La pereza dicen que es don de los inmortales: en efecto, en esa serena y olímpica quietud de los perezosos de pura raza, hay algo que les da cierta semejanza con los dioses.
El trabajo aseguran que santifica al hombre: de aquí sin duda el adagio popular que dice: «A Dios rogando y con el mazo dando». Yo tengo, no obstante, mis ideas particulares sobre este punto. Creo, en efecto, que se puede recitar una jaculatoria, mientras se echan los bofes golpeando un yunque; pero la verdadera oración, esa oración sin palabras que nos pone en contacto con el Ser Supremo, por medio de la idea mística, no puede existir sin tener á la pereza por base.

La pereza, pues, no sólo ennoblece al hombre porque le da cierta semejanza con los privilegiados seres que gozan de la inmortalidad, sino que, después de tanto como contra ella se declama, es seguramente uno de los mejores caminos para irse al cielo.

La pereza es una deidad á que rinden culto infinitos adoradores; pero su religión es una religión silenciosa y práctica: sus sacerdotes la predican con el ejemplo; la naturaleza misma en sus días de sol y suave temperatura, contribuye á propagarla y extenderla con una persuasión irresistible.

Es cosa sabida que la bienaventuranza de los justos es una felicidad inmensa, que no acertamos á comprender ni á definir de una manera satisfactoria. La inteligencia del hombre, embotada por su contacto con la materia, no concibe lo puramento espiritual, y esto ha sido causa de que cada uno se represente el cielo, no tal como es, sino tal como quisiera que fuese.

_____

### Objetivos
A) Responde con datos del fragmento sobre la pereza:
(i) ¿De quiénes dicen que es don la pereza?
(ii) ¿Qué adagio popular se cita a propósito del trabajo?
(iii) ¿Con qué predican sus sacerdotes la religión de la pereza?
B) Imprime sin cambios el pasaje del fragmento sobre la pereza que empieza con "La pereza es" y sigue hasta "quisiera que fuese.".

### Entradas facilitadas
_____

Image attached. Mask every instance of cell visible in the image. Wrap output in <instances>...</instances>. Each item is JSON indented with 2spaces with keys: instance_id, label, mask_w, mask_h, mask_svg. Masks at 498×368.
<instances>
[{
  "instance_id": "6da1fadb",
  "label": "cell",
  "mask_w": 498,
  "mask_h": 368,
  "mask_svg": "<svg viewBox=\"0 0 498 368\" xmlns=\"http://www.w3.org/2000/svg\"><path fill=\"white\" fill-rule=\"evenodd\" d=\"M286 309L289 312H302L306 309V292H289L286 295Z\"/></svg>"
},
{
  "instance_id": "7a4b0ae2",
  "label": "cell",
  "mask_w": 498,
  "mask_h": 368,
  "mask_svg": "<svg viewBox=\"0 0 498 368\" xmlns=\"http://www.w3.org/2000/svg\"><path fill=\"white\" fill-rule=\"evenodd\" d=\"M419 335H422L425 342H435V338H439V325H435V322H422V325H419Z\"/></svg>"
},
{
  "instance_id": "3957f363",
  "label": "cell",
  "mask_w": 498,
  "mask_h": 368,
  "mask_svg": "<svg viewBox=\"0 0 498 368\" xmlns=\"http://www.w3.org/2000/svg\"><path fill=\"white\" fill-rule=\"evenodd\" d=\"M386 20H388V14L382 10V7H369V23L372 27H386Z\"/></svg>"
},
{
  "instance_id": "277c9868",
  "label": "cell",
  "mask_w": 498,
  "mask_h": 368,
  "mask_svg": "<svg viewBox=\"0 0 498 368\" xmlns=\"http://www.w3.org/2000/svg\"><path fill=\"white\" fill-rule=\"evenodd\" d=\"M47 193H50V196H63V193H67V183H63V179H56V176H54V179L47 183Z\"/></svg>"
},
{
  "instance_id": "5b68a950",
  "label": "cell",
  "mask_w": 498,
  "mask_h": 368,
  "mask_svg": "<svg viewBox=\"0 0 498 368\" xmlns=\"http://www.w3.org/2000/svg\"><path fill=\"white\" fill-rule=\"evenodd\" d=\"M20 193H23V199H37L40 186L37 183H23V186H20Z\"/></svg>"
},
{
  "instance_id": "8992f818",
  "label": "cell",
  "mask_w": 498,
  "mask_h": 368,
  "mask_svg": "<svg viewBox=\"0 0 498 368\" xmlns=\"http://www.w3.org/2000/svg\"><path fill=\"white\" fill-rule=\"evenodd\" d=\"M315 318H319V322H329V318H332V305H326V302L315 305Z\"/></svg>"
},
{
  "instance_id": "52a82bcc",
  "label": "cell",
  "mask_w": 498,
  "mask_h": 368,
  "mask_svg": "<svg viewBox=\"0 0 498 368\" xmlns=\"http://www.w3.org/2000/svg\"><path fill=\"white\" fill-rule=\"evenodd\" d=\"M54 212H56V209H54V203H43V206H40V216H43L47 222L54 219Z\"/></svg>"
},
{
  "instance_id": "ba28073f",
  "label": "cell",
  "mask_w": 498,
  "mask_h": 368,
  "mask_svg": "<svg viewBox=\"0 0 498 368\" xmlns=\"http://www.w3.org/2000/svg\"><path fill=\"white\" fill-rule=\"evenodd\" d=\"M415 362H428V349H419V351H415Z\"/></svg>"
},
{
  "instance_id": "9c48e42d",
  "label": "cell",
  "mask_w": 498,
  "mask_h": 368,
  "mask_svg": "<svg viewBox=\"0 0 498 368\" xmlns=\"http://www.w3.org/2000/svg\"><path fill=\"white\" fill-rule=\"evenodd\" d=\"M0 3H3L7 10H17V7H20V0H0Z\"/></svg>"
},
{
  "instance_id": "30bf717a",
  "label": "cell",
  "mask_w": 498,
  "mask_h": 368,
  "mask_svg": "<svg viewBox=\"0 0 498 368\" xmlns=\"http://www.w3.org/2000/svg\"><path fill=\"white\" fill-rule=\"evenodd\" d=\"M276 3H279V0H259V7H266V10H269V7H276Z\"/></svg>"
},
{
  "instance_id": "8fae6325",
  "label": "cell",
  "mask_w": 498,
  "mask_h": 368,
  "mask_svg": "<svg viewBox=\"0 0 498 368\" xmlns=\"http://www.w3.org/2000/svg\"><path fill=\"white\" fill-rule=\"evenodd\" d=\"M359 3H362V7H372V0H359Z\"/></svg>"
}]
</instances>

_____

### Las soluciones
A)
(i) De los inmortales.
(ii) «A Dios rogando y con el mazo dando».
(iii) Con el ejemplo.

B)
La pereza es una deidad á que rinden culto infinitos adoradores; pero su religión es una religión silenciosa y práctica: sus sacerdotes la predican con el ejemplo; la naturaleza misma en sus días de sol y suave temperatura, contribuye á propagarla y extenderla con una persuasión irresistible.

Es cosa sabida que la bienaventuranza de los justos es una felicidad inmensa, que no acertamos á comprender ni á definir de una manera satisfactoria. La inteligencia del hombre, embotada por su contacto con la materia, no concibe lo puramento espiritual, y esto ha sido causa de que cada uno se represente el cielo, no tal como es, sino tal como quisiera que fuese.